Promote a competitive global level playing field and international respect for Intellectual Property Rights (IPR)

Background: risks

IP protection needs to be an integral part of any forward-looking EU industrial policy. Europe’s competitiveness and the success of its future digital infrastructures—including 5G and IoT—has to be underpinned by new and strengthened ways for European innovators to retain control over and gain value from their technology and IPR.

As digitalisation is a global mega-trend, policymakers have to consider the impact of every policy initiative on the competitiveness of Europe’s innovators alongside their overarching aim of completing the Digital Single Market (DSM). This will mean dealing with long-identified trade issues that include ensuring reciprocity of treatment for EU companies, forced tech transfers imposed in certain jurisdictions, and widespread IPR infringement in some markets.

The global digital economy is evolving into a landscape where “the winner takes all”. In digital technologies manufacturing is moving away from the EU, which is increasingly dependent upon its research and development expertise. The EU needs to take every opportunity to support and strengthen IPR as one of the few tools that European innovators, large and small, can leverage in commercial discussions with global digital players.

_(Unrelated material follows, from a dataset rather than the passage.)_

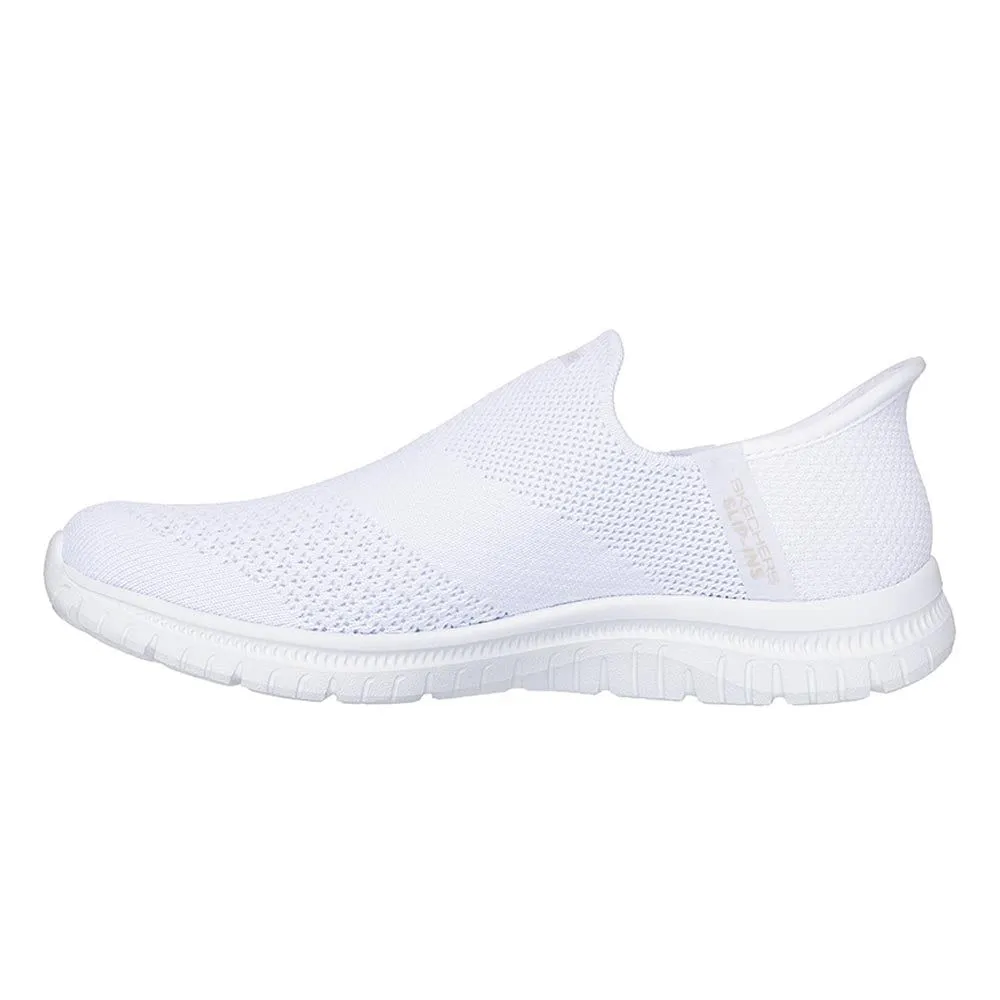 SKECHERS Women Casual Shoes Slip-ins®: Virtue - Sleek White - SK108SH735EITH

The EU needs to fund and support research and innovation across the Digital Single Market. As President Macron wrote in his March 2019 manifesto ‘For European renewal’, “Europe needs to look ahead to create jobs. This is why it needs not only to regulate the digital giants by putting in place European supervision of the major platforms (prompt penalties for unfair competition, transparent algorithms, etc.), but also to finance innovation by giving the new European Innovation Council a budget on a par with the US in order to spearhead new technological breakthroughs such as artificial intelligence.”[1]

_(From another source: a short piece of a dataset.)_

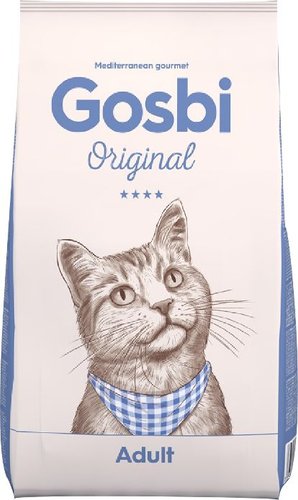 Сухой корм для кошек Gosbi Original cat adult 12 кг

What EU institutions need to do:

Drive international respect for IP; build a global level playing field; ensure reciprocity so that non-European companies do not have an unfair advantage.

  1. Make IP protection a priority at the highest political level

    Ensure IP protection in third countries is taken up as a political priority at the highest levels by EU policy-makers.
  2. Open up international public procurement markets

    EU public procurement opportunities should be open to third country companies so long as these countries grant EU companies a similar privilege. [2]
  3. Gain reciprocal access to public funds for R&D

    Access to publicl fundsfor R&D is must be reciprocal, to enable global fair competition: provision of EU public R&D funding to a non-EU company should be conditional to European companies having equivalent access to that company’s national funding programmes.
  4. Oppose ‘efficient infringement’ business models

    More actively oppose the ‘efficient infringement’ business model in which global companies deliberately infringe patents because defending litigation is cheaper than actually licensing protected tech, or because they know that SMEs cannot afford the prohibitive costs of enforcement.
  5. Support international dispute resolution

    Support efficient enforcement of IPRs in global licensing transactions through arbitration and other international dispute resolution mechanisms.
  6. Call for reciprocal international IP protection

    Call on EU trading partners to maintain a reciprocal high level of IP protection consistent with their international commitments and oppose foreign policies that seek to advantage national champions, such as rules on forced technology transfer.